If you don't alter existing messages table and still use tables-autocreate=on
you have to set config:
cassandra-journal.meta-in-events-by-tag-view = off
When trying to create the materialized view (tables-autocreate=on) with the meta columns before corresponding columns have been added the messages table an exception "Undefined column name meta_ser_id" is raised, because Cassandra validates the "CREATE MATERIALIZED VIEW IF NOT EXISTS" even though the view already exists and will not be created. To work around that issue you can disable the meta columns in the materialized view by setting meta-in-events-by-tag-view=off
.
CassandraLauncher
has been pulled out into its own artifact, and now bundles Cassandra into a single fat jar, which is bundled into the launcher artifact. This has allowed Cassandra to be launched without it being on the classpath, which prevents classpath conflicts, but it also means that Cassandra can't be configured by changing files on the classpath, for example, a custom logback.xml
in src/test/resources
is no longer sufficient to configure Cassandra's logging.
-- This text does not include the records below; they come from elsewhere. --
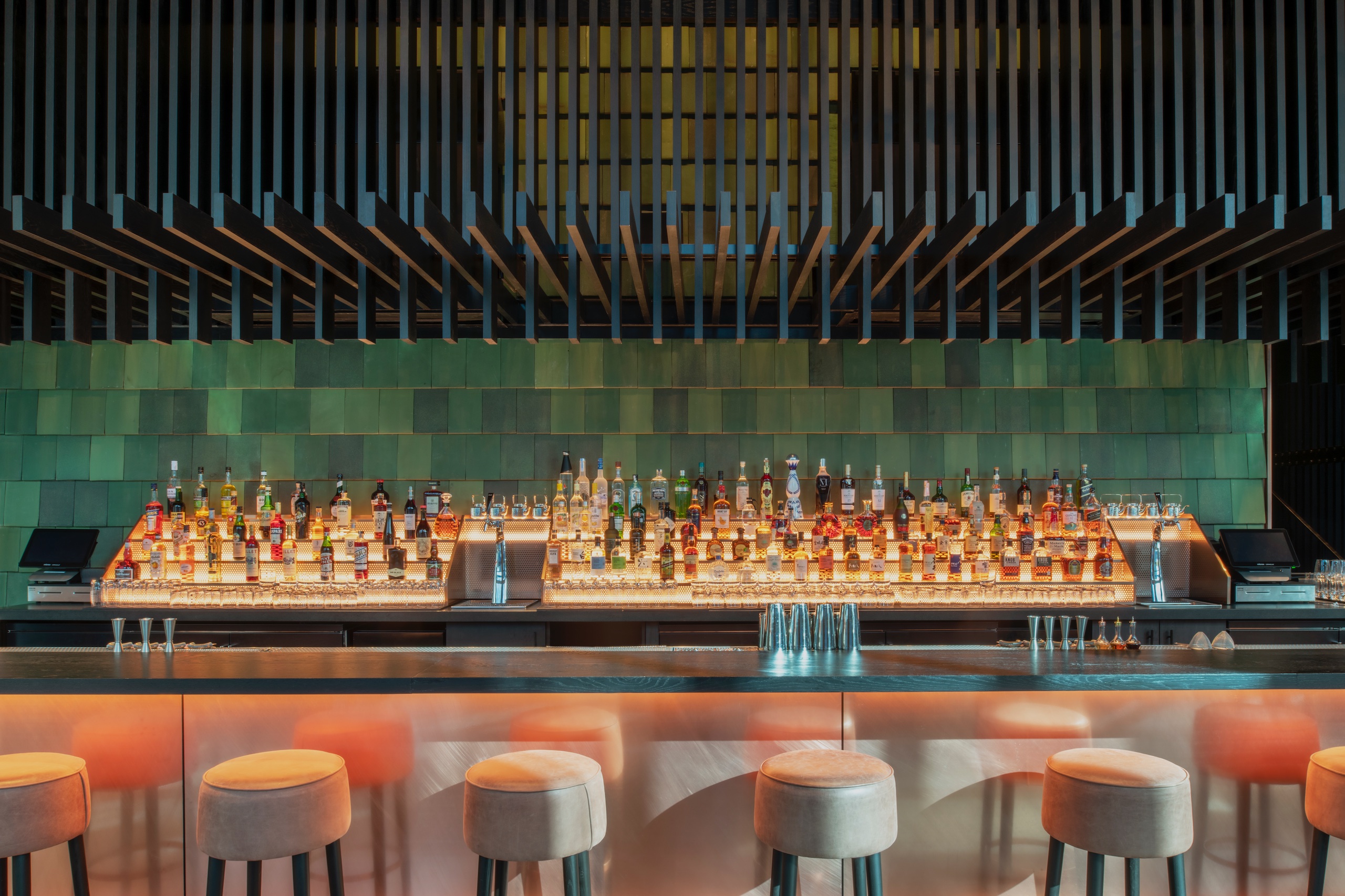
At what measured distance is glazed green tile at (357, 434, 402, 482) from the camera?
5566 mm

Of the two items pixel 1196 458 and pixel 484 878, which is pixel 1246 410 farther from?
pixel 484 878

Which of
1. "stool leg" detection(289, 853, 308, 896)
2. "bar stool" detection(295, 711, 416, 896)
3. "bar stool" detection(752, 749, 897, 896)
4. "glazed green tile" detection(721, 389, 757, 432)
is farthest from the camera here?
"glazed green tile" detection(721, 389, 757, 432)

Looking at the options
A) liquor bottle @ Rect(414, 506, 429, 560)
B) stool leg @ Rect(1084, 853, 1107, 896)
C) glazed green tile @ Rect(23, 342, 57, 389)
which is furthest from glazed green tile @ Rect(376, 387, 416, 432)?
stool leg @ Rect(1084, 853, 1107, 896)

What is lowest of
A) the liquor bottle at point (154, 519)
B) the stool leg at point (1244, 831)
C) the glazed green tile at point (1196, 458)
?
the stool leg at point (1244, 831)

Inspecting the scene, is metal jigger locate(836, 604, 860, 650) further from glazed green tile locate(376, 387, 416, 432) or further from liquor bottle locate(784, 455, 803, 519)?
glazed green tile locate(376, 387, 416, 432)

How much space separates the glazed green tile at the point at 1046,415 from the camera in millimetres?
5566

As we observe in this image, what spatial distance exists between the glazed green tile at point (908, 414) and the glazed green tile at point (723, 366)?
1015mm

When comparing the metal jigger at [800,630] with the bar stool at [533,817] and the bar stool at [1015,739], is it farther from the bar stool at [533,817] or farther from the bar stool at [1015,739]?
the bar stool at [533,817]

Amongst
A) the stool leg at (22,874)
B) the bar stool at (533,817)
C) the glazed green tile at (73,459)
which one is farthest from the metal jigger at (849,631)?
the glazed green tile at (73,459)

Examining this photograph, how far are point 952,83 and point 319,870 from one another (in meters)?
3.92

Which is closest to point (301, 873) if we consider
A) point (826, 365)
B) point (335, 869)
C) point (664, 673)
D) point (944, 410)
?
point (335, 869)

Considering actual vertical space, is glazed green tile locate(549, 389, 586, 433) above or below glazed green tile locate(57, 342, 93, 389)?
below

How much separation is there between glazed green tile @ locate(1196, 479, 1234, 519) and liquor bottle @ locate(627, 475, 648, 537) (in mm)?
3604

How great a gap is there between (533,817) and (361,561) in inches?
132
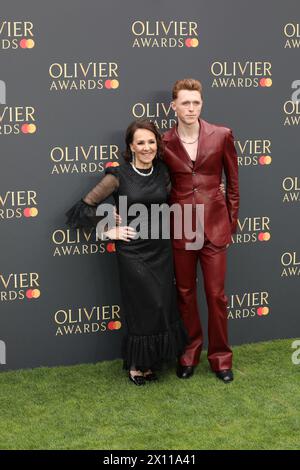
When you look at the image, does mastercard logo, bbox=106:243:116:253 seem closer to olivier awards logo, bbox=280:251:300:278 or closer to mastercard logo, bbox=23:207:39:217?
mastercard logo, bbox=23:207:39:217

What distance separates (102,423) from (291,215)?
193 centimetres

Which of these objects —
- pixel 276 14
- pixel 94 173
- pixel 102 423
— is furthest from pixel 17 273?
pixel 276 14

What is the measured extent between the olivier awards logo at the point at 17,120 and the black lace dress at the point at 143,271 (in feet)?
1.68

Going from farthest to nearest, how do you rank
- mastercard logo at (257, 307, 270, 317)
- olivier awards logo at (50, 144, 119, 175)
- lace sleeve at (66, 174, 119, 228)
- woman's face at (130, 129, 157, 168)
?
mastercard logo at (257, 307, 270, 317)
olivier awards logo at (50, 144, 119, 175)
lace sleeve at (66, 174, 119, 228)
woman's face at (130, 129, 157, 168)

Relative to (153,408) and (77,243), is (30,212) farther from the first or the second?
(153,408)

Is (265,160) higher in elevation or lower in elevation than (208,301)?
higher

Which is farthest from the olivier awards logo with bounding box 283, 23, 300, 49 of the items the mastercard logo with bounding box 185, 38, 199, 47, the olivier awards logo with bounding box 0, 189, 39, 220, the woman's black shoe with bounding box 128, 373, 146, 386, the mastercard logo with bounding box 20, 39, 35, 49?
the woman's black shoe with bounding box 128, 373, 146, 386

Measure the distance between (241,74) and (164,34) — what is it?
0.54 m

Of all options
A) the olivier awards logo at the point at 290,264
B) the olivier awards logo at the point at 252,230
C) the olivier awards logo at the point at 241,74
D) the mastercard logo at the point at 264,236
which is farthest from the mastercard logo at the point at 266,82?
the olivier awards logo at the point at 290,264

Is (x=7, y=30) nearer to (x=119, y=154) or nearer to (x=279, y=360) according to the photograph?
(x=119, y=154)

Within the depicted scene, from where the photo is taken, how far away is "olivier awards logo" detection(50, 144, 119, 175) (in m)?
4.82

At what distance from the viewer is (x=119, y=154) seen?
16.2 ft

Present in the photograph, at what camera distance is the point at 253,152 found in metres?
5.21

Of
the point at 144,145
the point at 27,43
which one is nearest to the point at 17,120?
the point at 27,43
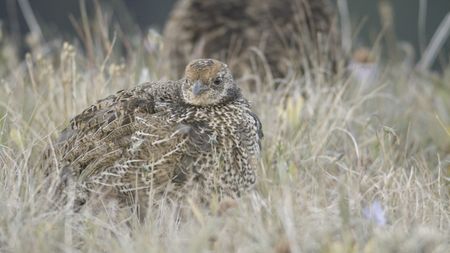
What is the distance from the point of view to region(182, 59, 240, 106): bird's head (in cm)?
404

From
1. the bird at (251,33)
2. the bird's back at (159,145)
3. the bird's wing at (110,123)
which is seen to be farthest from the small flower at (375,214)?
the bird at (251,33)

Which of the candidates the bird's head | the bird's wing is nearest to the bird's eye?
the bird's head

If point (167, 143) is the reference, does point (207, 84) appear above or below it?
above

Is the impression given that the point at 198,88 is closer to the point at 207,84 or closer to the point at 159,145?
the point at 207,84

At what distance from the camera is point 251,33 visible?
6.33 meters

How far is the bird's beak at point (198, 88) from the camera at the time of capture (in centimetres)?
402

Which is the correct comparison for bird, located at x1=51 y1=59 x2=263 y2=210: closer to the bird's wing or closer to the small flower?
the bird's wing

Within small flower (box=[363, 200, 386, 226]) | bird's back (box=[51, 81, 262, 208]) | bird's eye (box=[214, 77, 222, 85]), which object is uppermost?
bird's eye (box=[214, 77, 222, 85])

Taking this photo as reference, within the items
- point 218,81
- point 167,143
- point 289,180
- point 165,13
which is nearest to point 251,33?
point 218,81

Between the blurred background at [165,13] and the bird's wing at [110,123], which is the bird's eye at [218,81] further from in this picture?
the blurred background at [165,13]

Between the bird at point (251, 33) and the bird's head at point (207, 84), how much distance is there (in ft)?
5.74

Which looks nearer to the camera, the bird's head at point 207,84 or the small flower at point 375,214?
the small flower at point 375,214

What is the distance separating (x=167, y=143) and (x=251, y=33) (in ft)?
8.35

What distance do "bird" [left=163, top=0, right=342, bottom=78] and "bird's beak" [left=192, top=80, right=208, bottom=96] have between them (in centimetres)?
185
To address this, CassandraLauncher.start
now accepts a list of classpath elements that will be added to the classpath, and provides a utility for locating classpath elements based on resource name.
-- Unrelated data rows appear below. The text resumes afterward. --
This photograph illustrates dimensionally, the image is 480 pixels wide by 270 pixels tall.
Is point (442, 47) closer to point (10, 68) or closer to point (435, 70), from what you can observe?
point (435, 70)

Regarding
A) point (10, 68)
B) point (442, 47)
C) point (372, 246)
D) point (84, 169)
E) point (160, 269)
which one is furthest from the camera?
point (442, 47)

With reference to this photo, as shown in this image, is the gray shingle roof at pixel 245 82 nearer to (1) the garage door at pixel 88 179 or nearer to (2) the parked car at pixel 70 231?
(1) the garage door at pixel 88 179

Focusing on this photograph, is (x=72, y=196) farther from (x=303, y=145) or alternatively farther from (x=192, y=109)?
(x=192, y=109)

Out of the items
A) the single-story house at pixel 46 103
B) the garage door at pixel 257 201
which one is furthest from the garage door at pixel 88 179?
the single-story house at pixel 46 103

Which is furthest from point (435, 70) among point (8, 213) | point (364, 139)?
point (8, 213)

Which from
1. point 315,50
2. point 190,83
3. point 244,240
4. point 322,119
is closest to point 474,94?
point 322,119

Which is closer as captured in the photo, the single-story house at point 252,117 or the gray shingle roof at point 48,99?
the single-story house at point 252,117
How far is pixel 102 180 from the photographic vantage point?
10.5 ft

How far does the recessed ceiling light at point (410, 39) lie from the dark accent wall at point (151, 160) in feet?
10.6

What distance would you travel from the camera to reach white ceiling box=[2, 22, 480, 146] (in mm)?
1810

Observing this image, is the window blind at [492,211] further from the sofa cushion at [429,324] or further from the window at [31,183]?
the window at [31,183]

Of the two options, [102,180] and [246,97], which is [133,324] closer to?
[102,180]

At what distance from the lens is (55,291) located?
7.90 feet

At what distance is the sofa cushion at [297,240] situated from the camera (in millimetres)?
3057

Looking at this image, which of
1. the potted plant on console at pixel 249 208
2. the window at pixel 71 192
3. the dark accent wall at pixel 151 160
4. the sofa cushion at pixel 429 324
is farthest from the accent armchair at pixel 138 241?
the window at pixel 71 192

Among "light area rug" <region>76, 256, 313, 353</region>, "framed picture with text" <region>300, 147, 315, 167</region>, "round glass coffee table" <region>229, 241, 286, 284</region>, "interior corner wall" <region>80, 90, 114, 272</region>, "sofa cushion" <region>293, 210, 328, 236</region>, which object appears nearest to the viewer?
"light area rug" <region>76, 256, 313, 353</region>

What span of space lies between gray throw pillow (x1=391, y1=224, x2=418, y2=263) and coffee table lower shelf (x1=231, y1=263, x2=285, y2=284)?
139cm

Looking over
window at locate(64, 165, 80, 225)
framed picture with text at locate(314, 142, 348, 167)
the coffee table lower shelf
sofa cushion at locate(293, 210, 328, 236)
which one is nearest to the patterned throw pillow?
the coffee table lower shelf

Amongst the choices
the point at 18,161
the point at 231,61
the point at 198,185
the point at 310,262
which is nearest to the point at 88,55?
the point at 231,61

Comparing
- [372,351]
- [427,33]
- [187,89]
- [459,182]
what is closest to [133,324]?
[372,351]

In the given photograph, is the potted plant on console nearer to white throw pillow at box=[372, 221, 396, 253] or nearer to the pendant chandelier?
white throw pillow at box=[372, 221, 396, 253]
To depend on the new CassandraLauncher
artifact, remove any dependency on cassandra-all
itself, and add:
"com.typesafe.akka" %% "akka-persistence-cassandra-launcher" % "0.52"
to your build. To modify the classpath that Cassandra uses, for example, if you have a logback.xml
file in your src/test/resources
directory that you want Cassandra to use, you can do this:
CassandraLauncher.start(
cassandraDirectory,
CassandraLauncher.DefaultTestConfigResource,
clean = true,
port = 0,
CassandraLauncher.classpathForResources("logback.xml")
)
The Persistence Query API changed slightly, see migration guide for Akka 2.5.
Dispatcher configuration was changed, see reference.conf:
The event data, snapshot data and meta data are stored in a separate columns instead of being wrapped in blob. Run the following statements in cqlsh
:
drop materialized view if exists akka.eventsbytag1;
drop materialized view if exists akka.eventsbytag2;
drop materialized view if exists akka.eventsbytag3;
alter table akka.messages add writer_uuid text;
alter table akka.messages add ser_id int;
alter table akka.messages add ser_manifest text;
alter table akka.messages add event_manifest text;
alter table akka.messages add event blob;
alter table akka_snapshot.snapshots add ser_id int;
alter table akka_snapshot.snapshots add ser_manifest text;
alter table akka_snapshot.snapshots add snapshot_data blob;
Schema changes mean that you can't upgrade from version 0.6 for Cassandra 2.x of the plugin to the 0.7 version and use existing data without schema migration. You should be able to export the data and load it to the new table definition.
Schema and property changes mean that you can't currently upgrade from 0.3 to 0.4 SNAPSHOT and use existing data without schema migration. You should be able to export the data and load it to the new table definition.